What was the best thing about not having to worry about hair and makeup when you do an animated movie?
Banks: That was the best thing!
Elizabeth, was there anything that you wore in the animation booth that helped you stay in character or be comfortable?
Banks: Well, the best thing, honestly, is that most of the time on a movie set, the girls have to be there two-and-a-half hours before the boys show up. The boys all forget that. Sleeping in was great. And not caring about the hair and makeup. In the booth, I do most of the recordings barefoot for two reasons.
First of all, you’re not allowed to make any other noise. You can’t even wear a watch that goes “tick, tick, tick” because they hear everything. And also, I also like to be really grounded and bounce around and jump around. It’s an action movie. We have to vocalize all the movements. It’s a good workout, actually.

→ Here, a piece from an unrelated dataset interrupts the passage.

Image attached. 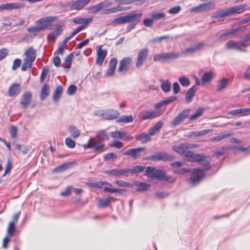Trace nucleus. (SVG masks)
<instances>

A really good workout.
Morgan, you just learned something, right?
Freeman: I’m learning all kinds of stuff. I really did not know that ladies had to be on set two-and-a-half hours earlier. I know that they had to be there earlier, because if they’ve got hair, it’s got to be put up in curlers.
What lessons should children walk away with after seeing “The Lego Movie”?
Lord: To see it again.
Miller: They should be inspired to be creative and build and try to innovate. That’s the message for anybody in the movie. But also to see it again. That’s really important.
Lin: The movie’s about something within [Emmet] that’s special, and maybe he didn’t recognize it or the society he lived in didn’t recognize it. And I think that’s something everybody identifies with. Everyone, whether you’re a titan of industry or the man on the street, you have that feeling that people don’t recognize your full potential and there’s something really unique about you. And Emmet discovers that and it’s a great message, I think for kids and anybody.
Phil and Chris, when you’re dealing with beloved toys like Lego toys, what kinds of ground rules did you have to star with for the movie?
Lord: We try not to show them “21 Jump Street.”
Miller: Luckily, we wouldn’t have been interested in it if they were like, “We ant to sell these toys! Come help us sell these toys!” They’re doing really well as a company themselves, so they didn’t need a movie, so they had the same level of skepticism that we did.
And everybody agreed that it had to be a film about something. It had to be a film first. They were there and just really supportive of us and let us make the movie we wanted to make. Suckers!
Lin: We were very lucky. Everyone said, “Make a bold movie. Take some risks. Don’t be safe.” They allowed Chris and Phil the freedom to make a bold movie and push the brand.
Freeman: Takes some risks. Hire Morgan Freeman.
Miller: I hear this guy might actually make it in Hollywood.
Lord: This up-and-comer named Morgan Freeman.
Was it difficult to get Morgan Freeman to do “The Lego Movie”? Or were you trying to get a Morgan Freeman sound-alike?
Miller: [He laughs.] He points to Freeman: This guy does the best Morgan Freeman impression.
Lord: We did find the best Morgan Freeman sound-alike.
Miller: It was our dream. We got super-lucky to get him and everybody. We were blessed with the best cast in the history of movies.
What took so long to make “The Lego Movie”?
Freeman: Two things: ideas and money.